Permalink
32dda6a Nov 16, 2016
@isarrafi @fhach
210 lines (139 sloc) 10.1 KB

0. Installation

To install mrsFAST-Ultra, first you should fetch it from our git repository, or download one of the corresponding compressed zip/tar.gz packages. After downloading, change the current directory to the source directory mrsfast, and run make in the terminal. The mrsfast and snp_indexer binaries will be created, which are ready to use.

git clone https://github.com/sfu-compbio/mrsfast
cd mrsfast
make

If you are interested in a particular version, after downloading the git repo, checkout the that version and do make.

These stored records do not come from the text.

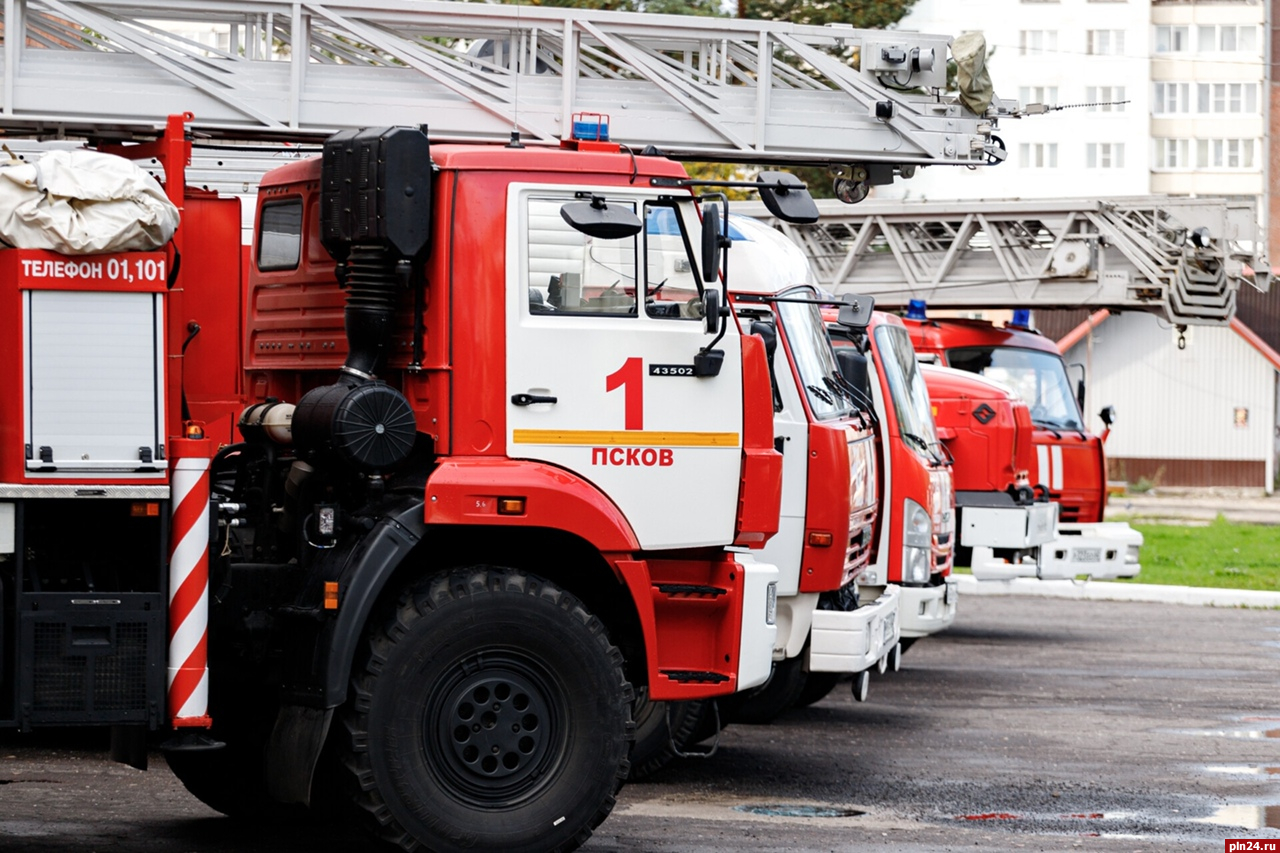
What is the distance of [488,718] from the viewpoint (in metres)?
7.38

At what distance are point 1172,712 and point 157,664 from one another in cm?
839

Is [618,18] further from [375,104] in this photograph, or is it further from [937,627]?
[937,627]

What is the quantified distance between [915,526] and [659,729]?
120 inches

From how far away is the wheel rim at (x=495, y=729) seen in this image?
7.30 metres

git clone https://github.com/sfu-compbio/mrsfast
cd mrsfast
git checkout v3.3.0
make

Alternatively, you can go to releases page and click on the desired version and then click on download the zip or tar file, switch to directory and run make.

To grab sample data and test mrsfast, please download it from our git repository or the compressed package.

git clone https://github.com/sfu-compbio/mrsfast mrsfast/sample-data -b sample-data

Note that the current version of mrsFAST-Ultra requires 64 bit architecture and does not support 32 bit machines.


1. Indexing Reference Genome

In order to map read sequences to a reference genome, mrsFAST-Ultra first needs to creata an index from the genome fasta file. This command will create the file genome.fa.index.

$ ./mrsfast --index genome.fa

By default, the indexing window size (length of hash values stored in the index hash table) is 12. This value could be also determined with the --ws option. A maximum value of 14 would be logical for window size. Larger values could lead to excessive memory usage in the mapping stage.

$ ./mrsfast --index genome.fa --ws 14

2. Mapping Options

To perform read mapping, mrsFAST-Ultra should be executed with the --search option. By default, mrsFAST-Ultra is a all-mapper tool. This means that it finds and reports all the mappings for each input read. If no option is provided, mrsFAST-Ultra performs single-end mapping. This is an example of running mrsFAST-Ultra for mapping read sequences in the sample reads.fq file.

$ ./mrsfast --search genome.fa --seq reads.fq

By default, mrsFAST-Ultra sets the maximum error threshold to 6% so that %94 similarity between reads and genome is guaranteed. The error threshold could also be set using the -e option. Setting this value to zero means that only exact matches are desired.

$ ./mrsfast --search genome.fa --seq reads.fq -e 4

To trim input reads to a shorter length, --crop option can be used. For example if the input reads are of length 100 and --crop 40 is used, only the first 40 base pairs of each read would be read and used for mapping.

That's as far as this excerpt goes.